Of course, I don't know this for sure, but it stands to reason that a prey animal just might be up and around at night looking for food.


----------



## randy (Apr 11, 2012)

Arizona Sulcata said:


> Yes its a good idea to make sure she has food at all times including night time. Mine actually eat most at night. It's not a problem that she likes the clover, very common. The cactus pads are great for them so there's no problem with that either. Glad to hear she's doing well!!


ya, she's doing awesome. Not having any problems at all, shell is perfect and she seems to be very healthy. Today she got a good hour and half outside and two 10 minute bathes during this time, she still gets her salad at night.


----------



## Tom (Apr 11, 2012)

Your tortoise should be sleeping at night. Are you leaving a light on? They need it dark. Nothing wrong with putting some food out in the afternoon, but they should be bedding down for the night around dusk.

Too much of any one food is not good, clover included. Just try to keep the variety up.

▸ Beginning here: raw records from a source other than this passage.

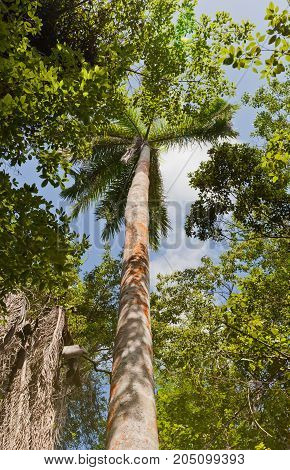 Royal Palm tree (Roystonea regia) on Mastic Trail. Mastic Trail is a forest walking path in Mastic Reserve of Grand Cayman Cayman Islands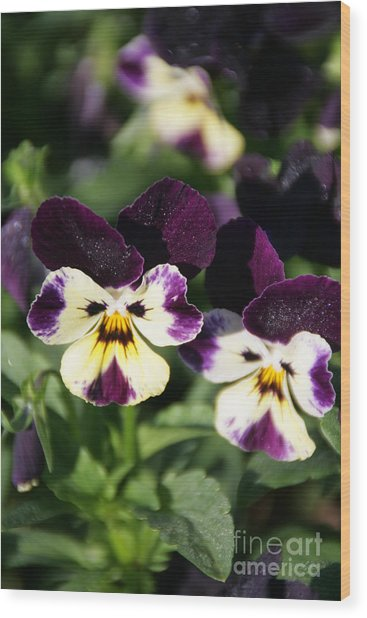 Early Morning Pansies Wood Print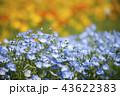 ネモフィラ 花 青色の写真 43622383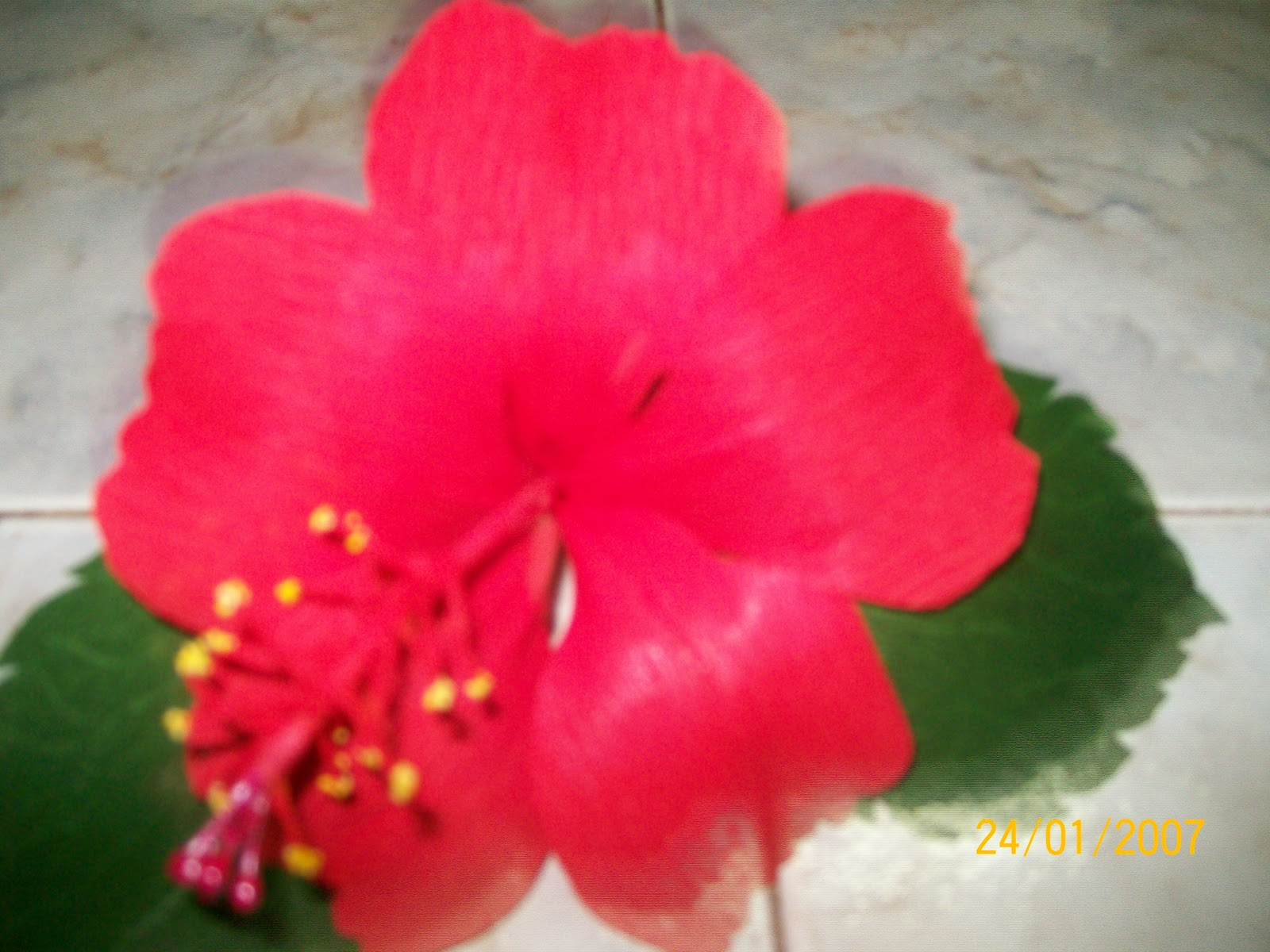 How To Make A Hibiscus Flower Out Of Paper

I would not use cactus pads from the side of a farming area. Who knows what sort of over sprayed pesticides might be on them... You've got to be careful, especially with a little one. Cactus pads are great because you can just leave a whole pad in there for a while and it won't go bad.


----------



## randy (Apr 13, 2012)

O.K. I realized I screwed up!, have been leaving the light on/thought I was doing everything perfect or close to it. Well two nights ago I turned lights out at about 8:30 p.m. and turn the lights back on at around 8 a.m. in the morning. Concerning the cactus pads, my sister in-laws potted cactus that I took cuttings from are blooming big time now after the cuttings, the little cactus are around the size of a silver dollar, would it be O.K. to cut some of these off and put into the tortoise tank?, figure they might be real tender.


----------



## wellington (Apr 13, 2012)

The cactus would be fine to feed as long as you did not plant the cuttings in soil that has any fertilizers or chemicals of any kind in it, then the new growth should be fine.


----------



## Dagashi (Apr 16, 2012)

randy said:


> O.K. I realized I screwed up!, have been leaving the light on/thought I was doing everything perfect or close to it. Well two nights ago I turned lights out at about 8:30 p.m. and turn the lights back on at around 8 a.m. in the morning. Concerning the cactus pads, my sister in-laws potted cactus that I took cuttings from are blooming big time now after the cuttings, the little cactus are around the size of a silver dollar, would it be O.K. to cut some of these off and put into the tortoise tank?, figure they might be real tender.



 

we did that too initially as when we came home we would swtich on the lights and they would wake up. Now we mope around in the dark for the swtich to turn on the light (farther away from them) so not to disturb them. 
We try not to switch on the lights where they are but sometimes it's really to dark to do anything useful! (they are in our hall). So their timing is sometimes screwed up because of irresponsible parents who want to watch TV occasionally. 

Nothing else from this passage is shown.